Mr. Chuck was grinning in a way that made me question his sagacity. I no longer trusted him as a full grown adult. I wanted to tell him that this was not Christmas morning, I wanted to yell at this awful absurdity. This was anarchy, and then he flipped the switch.
Lights blazed the environment surrounding. Potent variables flicked out of darkness and into those unreasonable shadows that flashlights make.
“Bleeeeeroo! Bleeeeeroo!”
It was dizzying and nauseous, but the moment I felt it hit my stomach I realized that stakes were too high, and that these seats were too springy, too nice, too perfect, to redeem my stomach on.
"These hours are too tame to resist the fun! Can you blame me...wait, well I can’t believe I missed it, but what is your name?" why it was Larry, though through all of our introductions it completely slipped my stupor.
"Larry, friend, and it certainly is eye-opening."
"Hah! I knew you'd enjoy it Larry," he sighed relieved and I felt the nausea swell up higher, skipping my throat and swamping my cortexes. The scenery blended and each house lingered on my cornea long after we passed each. He was content with the radio playing now. He was content to let bygones be bygones. But was I?
As we finally pulled up by my house I tried not to imagine all the different insides that weren't quite right.

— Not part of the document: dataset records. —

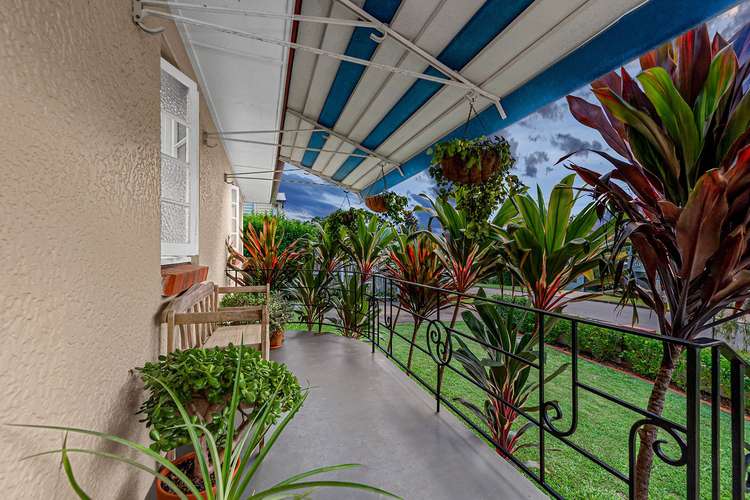 Second view of Homely house listing, 19 Hilltop Avenue, Annerley QLD 4103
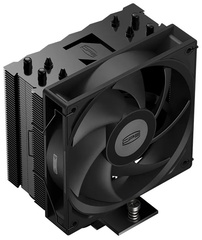 Система охлаждения PCcooler RT400 BK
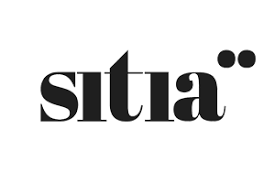 sitia logo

I stayed composed without a crutch, like a compass on a pole glued to North.
"I had a time and a half, Chuck, sir…and you know, I’ve never consorted much with the boys in blue, but I'm feeling sort of, indigo myself,” I gave him a drunk smile, “presumably there is life in your kind yet…And thanks, again."
Chuck shifted it back into drive, and even though his feet were idle, the car slid past as he gave one final tidbit:
"Just remember the next time you see an officer, men are men, boy."
An amalgamation of all the times I walked, biked, and drove home drunk last summer. This piece was ambitious at first, and here and there it still is, but I didn't have the skill or ability to be ambitious throughout and maintain the character or narrative in any sort of comprehensible way. The police are a ripe subject for literary analysis today. Do you remember growing up with them in reverence? Were you a junior deputy when you were younger? Maybe you loathe their tactics and goading power in your worldliness. Perhaps you're just sympathetic when you realize the stigma against them has cost innocent men their lives.
There is something wrong, something horrifying, and something fascinating in the way police exist today. This story scratches the surface of a subject that I one day hope to be able to take on. Today, I fear I don't have the talent to climb such a mountain though.